═════ Bloc de texte

# [installation] LVM / Crypt-DM / LUKS sur SSD

## enduser_

J'essaye de m'appuyer sur plusieurs docs pour pouvoir crypter/chiffrez un SSD (64Go) d'un laptop pro (comme ça : c'est fait) : je jongle entre la doc officiel gentoo concernant LVM2 et en même temps je dois intégrer le fait que je n'aurai probablement pas besoin d'une partition /SWAP (toujours cela de gagner)

La Doc principale étant celle-çi :

http://gordon.re/sysadmin/howto-pratique-linstallation-dune-gentoo-encore-plus-securisee.html

Je bute sur les contraintes suivantes :

(Doc off. LVM2 Gentoo)

 *Quote:*   

> « Note: It is not recommended to put the following directories in an LVM2 partition: /etc, /lib, /mnt, /proc, /sbin, /dev, and /root. This way, you would still be able to log into your system (crippled, but still somewhat usable, as root) if something goes terribly wrong. Also exclude /usr and /var from LVM2 if you do not want to boot with an initramfs. »

 

et en même temps le tuto me demande de créer une partition unique LVM :

 *Quote:*   

> « Au moment de partitonner le disque, nous allons donc créer une seule partition, puisque c’est LVM qui, à l’intérieur, s’occupera de la segmenter en partitions logiques. Dans cet article, on supposera que le disque dur est /dev/sda. Avec fdisk ou votre outil de partitionnement préféré, supprimez donc tout, puis créez une unique partition qui prendra toute la capacité disponible (ce sera /dev/sda1). Cette partition sera un conteneur LUKS, qui, une fois ouvert, contiendra le VG de LVM, dans lequel seront nos 3 partitions : root (/), home (/home) et swap (non monté). »

 

donc (si) j'ai bien compris : il ne fallait pas PAS mettre en LVM..des partitions comme /usr mais en même temps on me demande de TOUT mettre sur un volume LVM (et naturellement je devrai – je m'y suis préparé – à faire un initramfs à l'huile de coude avec Dracut.

Si quelqu'un avait une suggestion de partitionnement (avec LVM2) ou de dire simplement que j'ai pas tout compris et que tout est là... :i

Merci d'avance.

══════════

### Consignes
#1 Traduisez en anglais la phrase suivante du fil sur LVM et LUKS : « Dans cet article, on supposera que le disque dur est /dev/sda. »
#2 Reproduisez le passage du fil sur LVM et LUKS qui va de « ## enduser_ » jusqu'à « cela de gagner) » inclus.

═════ Données extraites

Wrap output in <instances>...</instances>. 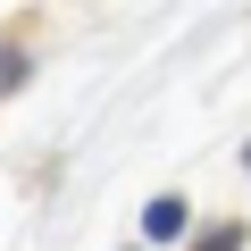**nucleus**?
Returning a JSON list of instances; mask_svg holds the SVG:
<instances>
[{"label": "nucleus", "instance_id": "nucleus-1", "mask_svg": "<svg viewBox=\"0 0 251 251\" xmlns=\"http://www.w3.org/2000/svg\"><path fill=\"white\" fill-rule=\"evenodd\" d=\"M143 234H151V243H176V234H184V201H176V193H159V201L143 209Z\"/></svg>", "mask_w": 251, "mask_h": 251}, {"label": "nucleus", "instance_id": "nucleus-3", "mask_svg": "<svg viewBox=\"0 0 251 251\" xmlns=\"http://www.w3.org/2000/svg\"><path fill=\"white\" fill-rule=\"evenodd\" d=\"M17 67H25V59H17V50H0V84H9V75H17Z\"/></svg>", "mask_w": 251, "mask_h": 251}, {"label": "nucleus", "instance_id": "nucleus-2", "mask_svg": "<svg viewBox=\"0 0 251 251\" xmlns=\"http://www.w3.org/2000/svg\"><path fill=\"white\" fill-rule=\"evenodd\" d=\"M243 234H251V226H218V234H201L193 251H243Z\"/></svg>", "mask_w": 251, "mask_h": 251}, {"label": "nucleus", "instance_id": "nucleus-4", "mask_svg": "<svg viewBox=\"0 0 251 251\" xmlns=\"http://www.w3.org/2000/svg\"><path fill=\"white\" fill-rule=\"evenodd\" d=\"M243 159H251V143H243Z\"/></svg>", "mask_w": 251, "mask_h": 251}]
</instances>
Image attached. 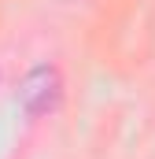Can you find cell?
Returning a JSON list of instances; mask_svg holds the SVG:
<instances>
[{
  "label": "cell",
  "mask_w": 155,
  "mask_h": 159,
  "mask_svg": "<svg viewBox=\"0 0 155 159\" xmlns=\"http://www.w3.org/2000/svg\"><path fill=\"white\" fill-rule=\"evenodd\" d=\"M63 100V78L52 63H37L30 67V74L22 78V89H19V104L30 119H41L48 111H55Z\"/></svg>",
  "instance_id": "1"
}]
</instances>
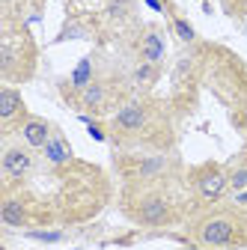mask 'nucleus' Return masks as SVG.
<instances>
[{
  "label": "nucleus",
  "instance_id": "dca6fc26",
  "mask_svg": "<svg viewBox=\"0 0 247 250\" xmlns=\"http://www.w3.org/2000/svg\"><path fill=\"white\" fill-rule=\"evenodd\" d=\"M226 173H229V191H244L247 188V158L235 161Z\"/></svg>",
  "mask_w": 247,
  "mask_h": 250
},
{
  "label": "nucleus",
  "instance_id": "20e7f679",
  "mask_svg": "<svg viewBox=\"0 0 247 250\" xmlns=\"http://www.w3.org/2000/svg\"><path fill=\"white\" fill-rule=\"evenodd\" d=\"M158 119L155 104L146 99H131L119 104L116 113L110 116V131L122 140H143V134L152 128V122Z\"/></svg>",
  "mask_w": 247,
  "mask_h": 250
},
{
  "label": "nucleus",
  "instance_id": "9b49d317",
  "mask_svg": "<svg viewBox=\"0 0 247 250\" xmlns=\"http://www.w3.org/2000/svg\"><path fill=\"white\" fill-rule=\"evenodd\" d=\"M51 134H54V128H51L45 119H39V116H27V119H24V125L18 128L21 143H24V146H30V149H45V146H48V140H51Z\"/></svg>",
  "mask_w": 247,
  "mask_h": 250
},
{
  "label": "nucleus",
  "instance_id": "ddd939ff",
  "mask_svg": "<svg viewBox=\"0 0 247 250\" xmlns=\"http://www.w3.org/2000/svg\"><path fill=\"white\" fill-rule=\"evenodd\" d=\"M45 152V161L51 164V167H69L72 164V158H75V155H72V146L66 143V137L63 134H60L57 128H54V134H51V140H48V146L42 149Z\"/></svg>",
  "mask_w": 247,
  "mask_h": 250
},
{
  "label": "nucleus",
  "instance_id": "9d476101",
  "mask_svg": "<svg viewBox=\"0 0 247 250\" xmlns=\"http://www.w3.org/2000/svg\"><path fill=\"white\" fill-rule=\"evenodd\" d=\"M0 221H3V227L24 229V227L33 224V214H30V206H27L21 197H12L9 191H3V203H0Z\"/></svg>",
  "mask_w": 247,
  "mask_h": 250
},
{
  "label": "nucleus",
  "instance_id": "f8f14e48",
  "mask_svg": "<svg viewBox=\"0 0 247 250\" xmlns=\"http://www.w3.org/2000/svg\"><path fill=\"white\" fill-rule=\"evenodd\" d=\"M164 36H161V30L155 27H146L140 39H137V54H140V62H158L161 66V60H164Z\"/></svg>",
  "mask_w": 247,
  "mask_h": 250
},
{
  "label": "nucleus",
  "instance_id": "6e6552de",
  "mask_svg": "<svg viewBox=\"0 0 247 250\" xmlns=\"http://www.w3.org/2000/svg\"><path fill=\"white\" fill-rule=\"evenodd\" d=\"M24 119H27V104L21 99V92L6 83L0 89V125H3V134H12L15 128H21Z\"/></svg>",
  "mask_w": 247,
  "mask_h": 250
},
{
  "label": "nucleus",
  "instance_id": "1a4fd4ad",
  "mask_svg": "<svg viewBox=\"0 0 247 250\" xmlns=\"http://www.w3.org/2000/svg\"><path fill=\"white\" fill-rule=\"evenodd\" d=\"M110 102H113V86L104 78H96L89 86H83L78 92V104L86 113H104L110 107Z\"/></svg>",
  "mask_w": 247,
  "mask_h": 250
},
{
  "label": "nucleus",
  "instance_id": "412c9836",
  "mask_svg": "<svg viewBox=\"0 0 247 250\" xmlns=\"http://www.w3.org/2000/svg\"><path fill=\"white\" fill-rule=\"evenodd\" d=\"M238 203H241V206H247V191H238Z\"/></svg>",
  "mask_w": 247,
  "mask_h": 250
},
{
  "label": "nucleus",
  "instance_id": "39448f33",
  "mask_svg": "<svg viewBox=\"0 0 247 250\" xmlns=\"http://www.w3.org/2000/svg\"><path fill=\"white\" fill-rule=\"evenodd\" d=\"M119 173L125 176L128 185H152V182H161L170 173V158L164 152L131 155V158L119 161Z\"/></svg>",
  "mask_w": 247,
  "mask_h": 250
},
{
  "label": "nucleus",
  "instance_id": "f3484780",
  "mask_svg": "<svg viewBox=\"0 0 247 250\" xmlns=\"http://www.w3.org/2000/svg\"><path fill=\"white\" fill-rule=\"evenodd\" d=\"M170 21H173V30H176V36H179L182 42H188V45H191V42L197 39V30H194V27H191L188 21H185L182 15H173Z\"/></svg>",
  "mask_w": 247,
  "mask_h": 250
},
{
  "label": "nucleus",
  "instance_id": "4be33fe9",
  "mask_svg": "<svg viewBox=\"0 0 247 250\" xmlns=\"http://www.w3.org/2000/svg\"><path fill=\"white\" fill-rule=\"evenodd\" d=\"M188 250H208V247H200V244H197V247H188Z\"/></svg>",
  "mask_w": 247,
  "mask_h": 250
},
{
  "label": "nucleus",
  "instance_id": "a211bd4d",
  "mask_svg": "<svg viewBox=\"0 0 247 250\" xmlns=\"http://www.w3.org/2000/svg\"><path fill=\"white\" fill-rule=\"evenodd\" d=\"M30 238H36V241H48V244H54V241H63V232H60V229H30L27 232Z\"/></svg>",
  "mask_w": 247,
  "mask_h": 250
},
{
  "label": "nucleus",
  "instance_id": "6ab92c4d",
  "mask_svg": "<svg viewBox=\"0 0 247 250\" xmlns=\"http://www.w3.org/2000/svg\"><path fill=\"white\" fill-rule=\"evenodd\" d=\"M86 128H89V137H92V140H99V143H104V140H107V134H104V128H99V125H96V122H89V125H86Z\"/></svg>",
  "mask_w": 247,
  "mask_h": 250
},
{
  "label": "nucleus",
  "instance_id": "4468645a",
  "mask_svg": "<svg viewBox=\"0 0 247 250\" xmlns=\"http://www.w3.org/2000/svg\"><path fill=\"white\" fill-rule=\"evenodd\" d=\"M158 75H161V66H158V62H140V66L134 69V75H131V83H134L137 89H149L152 83L158 81Z\"/></svg>",
  "mask_w": 247,
  "mask_h": 250
},
{
  "label": "nucleus",
  "instance_id": "aec40b11",
  "mask_svg": "<svg viewBox=\"0 0 247 250\" xmlns=\"http://www.w3.org/2000/svg\"><path fill=\"white\" fill-rule=\"evenodd\" d=\"M146 3L155 9V12H164V3H161V0H146Z\"/></svg>",
  "mask_w": 247,
  "mask_h": 250
},
{
  "label": "nucleus",
  "instance_id": "f03ea898",
  "mask_svg": "<svg viewBox=\"0 0 247 250\" xmlns=\"http://www.w3.org/2000/svg\"><path fill=\"white\" fill-rule=\"evenodd\" d=\"M194 241L208 250H235L247 247V217H241L232 208H218L208 211L206 217L194 224L191 229Z\"/></svg>",
  "mask_w": 247,
  "mask_h": 250
},
{
  "label": "nucleus",
  "instance_id": "7ed1b4c3",
  "mask_svg": "<svg viewBox=\"0 0 247 250\" xmlns=\"http://www.w3.org/2000/svg\"><path fill=\"white\" fill-rule=\"evenodd\" d=\"M33 66H36V48L33 39L24 27L15 24H3V39H0V75L6 83L15 81H30L33 78Z\"/></svg>",
  "mask_w": 247,
  "mask_h": 250
},
{
  "label": "nucleus",
  "instance_id": "423d86ee",
  "mask_svg": "<svg viewBox=\"0 0 247 250\" xmlns=\"http://www.w3.org/2000/svg\"><path fill=\"white\" fill-rule=\"evenodd\" d=\"M191 188L203 206H214L229 194V173L221 164H203L191 173Z\"/></svg>",
  "mask_w": 247,
  "mask_h": 250
},
{
  "label": "nucleus",
  "instance_id": "f257e3e1",
  "mask_svg": "<svg viewBox=\"0 0 247 250\" xmlns=\"http://www.w3.org/2000/svg\"><path fill=\"white\" fill-rule=\"evenodd\" d=\"M122 211H125L137 227H167L179 217V206L161 188V182L128 185L125 197H122Z\"/></svg>",
  "mask_w": 247,
  "mask_h": 250
},
{
  "label": "nucleus",
  "instance_id": "0eeeda50",
  "mask_svg": "<svg viewBox=\"0 0 247 250\" xmlns=\"http://www.w3.org/2000/svg\"><path fill=\"white\" fill-rule=\"evenodd\" d=\"M36 167V158H33V149L24 146V143H9L3 149V158H0V170H3V182L12 185V182H24Z\"/></svg>",
  "mask_w": 247,
  "mask_h": 250
},
{
  "label": "nucleus",
  "instance_id": "2eb2a0df",
  "mask_svg": "<svg viewBox=\"0 0 247 250\" xmlns=\"http://www.w3.org/2000/svg\"><path fill=\"white\" fill-rule=\"evenodd\" d=\"M92 81H96V78H92V60L89 57H83L81 62H78V69L72 72V78H69V86L75 89V92H81L83 86H89Z\"/></svg>",
  "mask_w": 247,
  "mask_h": 250
}]
</instances>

══════════

### Corrigé
#1 In this article, we will assume that the hard drive is /dev/sda.

#2
## enduser_

J'essaye de m'appuyer sur plusieurs docs pour pouvoir crypter/chiffrez un SSD (64Go) d'un laptop pro (comme ça : c'est fait) : je jongle entre la doc officiel gentoo concernant LVM2 et en même temps je dois intégrer le fait que je n'aurai probablement pas besoin d'une partition /SWAP (toujours cela de gagner)